Oxazolidinone Antibiotics


Original Data

Title:
Oxazolidinone antibiotics

Description:
The dataset contains oxazolidinone antibiotics represented in SMILES format, along with their corresponding inhibitory concentrations (MIC or pMIC) against various bacterial strains. The data was extracted from scientific publications and includes detailed metadata about each measurement's origin, such as source (text, table, figure, or image) and exact location in the article (page, section, subsection).

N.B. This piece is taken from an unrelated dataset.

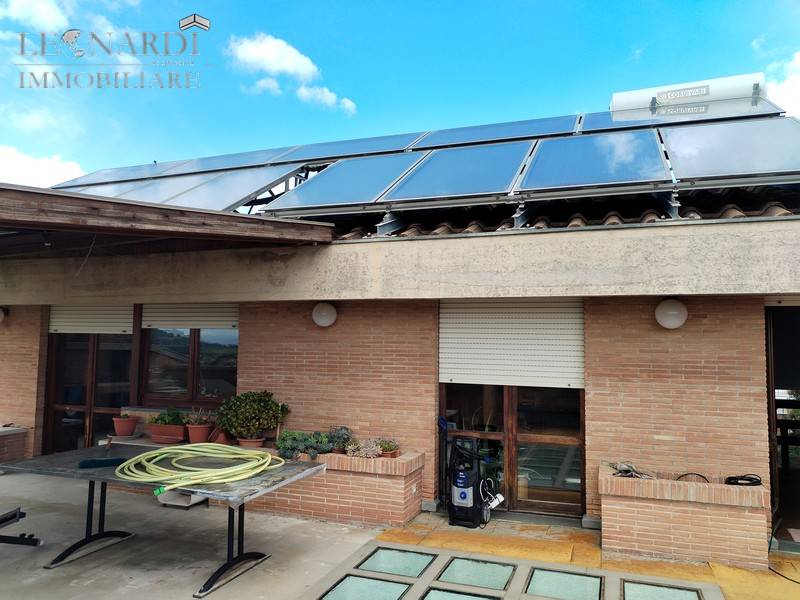 villa in vendita a Perugia in zona Santa Lucia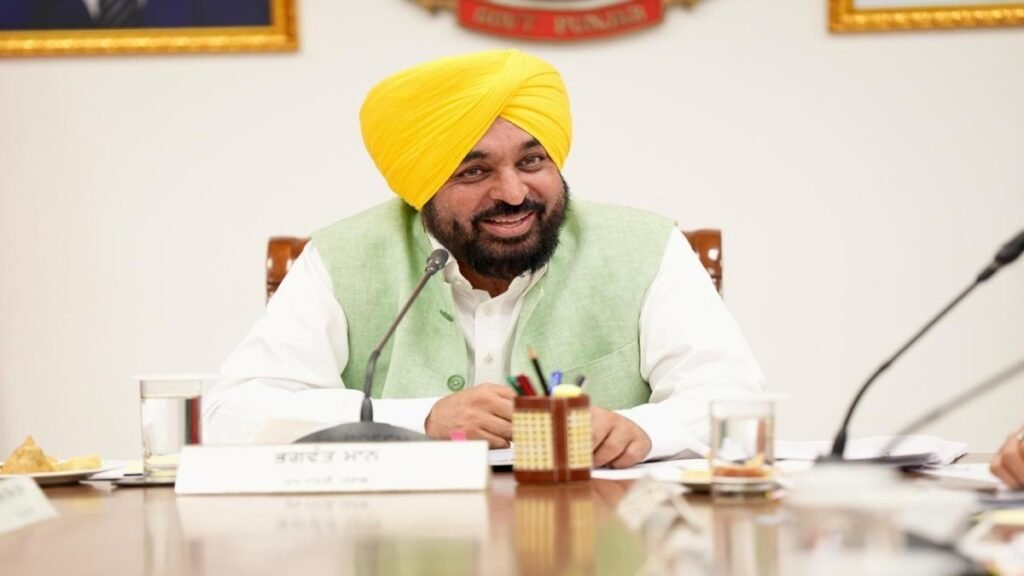 CM भगवंत सिंह मान की अगुवाई में पंजाब कैबिनेट द्वारा ‘एस.आई.आर.’ को सुगम बनाने के लिए प्रमुख नागरिक सेवाओं की सरकारी फीस माफ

Total number of records: 2923
Number of features (columns): 32
Data type: Mixed (text, numeric, chemical structures)
Application: Extraction of chemical structures and biological activity data for QSAR modeling and analysis of antibiotic effectiveness
Automatic validation: Yes


Data Scheme

Dataset – Column Descriptions

Column Name Description
smiles Isomeric SMILES representation of the compound
pdf Name of PDF file where data was extracted from
doi Digital Object Identifier of the source article
title Title of the article
publisher Journal publisher
year Year of publication
access Access status (1 = open, 0 = closed)
compound_id Compound ID as used in the article
target_type Type of measurement (e.g., MIC, pMIC)
target_relation Inequality symbol (e.g., =, >, <)
target_value Numerical target value
target_units Units of target value (e.g., µg/mL, mol/L)
bacteria Raw bacterial name
bacteria_name_unified Normalized / unified bacterial name
bacteria_info Additional strain/bacteria-related info
page_bacteria Page number where bacteria is reported
origin_bacteria Source of bacteria (text, table, fig, image)
section_bacteria Section of article (if applicable)
subsection_bacteria Subsection of article (if applicable)
page_target Page of the article where target value is found
origin_target Source of target value (table, text, image)
section_target Section in the article for target (if text)
subsection_target Subsection in the article for target
column_prop Table column index or value (optional)
line_prop Table row index or value (optional)
page_scaffold Page with scaffold or full molecule
origin_scaffold Origin of scaffold (table, figure, image)
section_scaffold Section for scaffold
subsection_scaffold Subsection for scaffold
page_residue Page for substituent structures
origin_residue Origin of residue structures
section_residue Section of article for substituent structures

Metadata

Column Name Description
doi DOI of the source article
title Title of the article
publisher Publisher name
year Year of publication
access Open access status (1 = open, 0 = closed)
pdf PDF file name of the article inside the archive

Key Notes

  • The dataset includes both full molecular structures and scaffold + substituent representations
  • Target values are reported as MIC or pMIC, with associated units and inequality relations
  • Metadata provides granular information about the source and location of the extracted data within scientific publications

Dataset Description

Task:
Extraction of chemical structures of antibiotics from the oxazolidinone class and their corresponding minimal inhibitory concentrations (MIC, target values) against various bacterial species.

Extracted Entities:
- SMILES molecules (column smiles, plus all columns containing scaffold and residue) – the molecule may be represented as a whole (metadata in scaffold columns) or as a scaffold with substituents (metadata in both scaffold and residue columns)
- Target values (all columns with the word target) – MIC or pMIC values measured for specific bacterial strains
- Bacteria (all columns with the word bacteria) – species for which the target value was measured

Metadata:
- Article information: doi, publisher, title, year, access
- Page: Page numbers in the article where data was extracted from
- Origin: Source type – table (with number), figure (with number), text, image (unnumbered figure)
- Section, Subsection: If the data is extracted from text or image, the section and subsection of the article are specified


Validation Results

The Oxazolidinones dataset showed high structural consistency, requiring 69 corrections, all of which followed identifiable patterns. No isolated errors were observed. Corrections were primarily localized to smiles, compound_id, and target_type, and could be resolved through deterministic rules, indicating a uniform and well-structured source dataset.